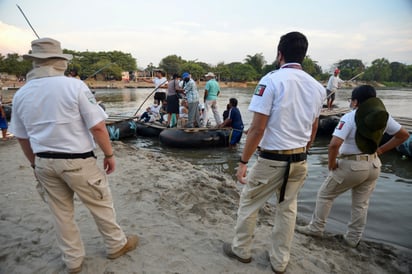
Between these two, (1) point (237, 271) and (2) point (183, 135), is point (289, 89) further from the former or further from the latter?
(2) point (183, 135)

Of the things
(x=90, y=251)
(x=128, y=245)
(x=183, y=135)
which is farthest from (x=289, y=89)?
(x=183, y=135)

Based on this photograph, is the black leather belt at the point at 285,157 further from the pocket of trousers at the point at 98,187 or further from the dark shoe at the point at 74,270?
the dark shoe at the point at 74,270

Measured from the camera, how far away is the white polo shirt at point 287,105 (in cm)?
234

:: What to produce ::
Turn each line of the items above into an entry in a numbered list, omitting blank lines, and leave the picture out of your answer.

:: Expected answer ::
1. Between these two, (1) point (237, 271) and (2) point (183, 135), is point (289, 89) further from the former or further from the latter?
2. (2) point (183, 135)
3. Of the things
4. (x=90, y=251)
5. (x=128, y=245)
6. (x=183, y=135)
7. which is farthest from (x=289, y=89)?
8. (x=183, y=135)
9. Based on this photograph, is the black leather belt at the point at 285,157 further from the pocket of trousers at the point at 98,187 or further from the dark shoe at the point at 74,270?
10. the dark shoe at the point at 74,270
11. Measured from the camera, how far away is the white polo shirt at point 287,105 (in cm)?
12. 234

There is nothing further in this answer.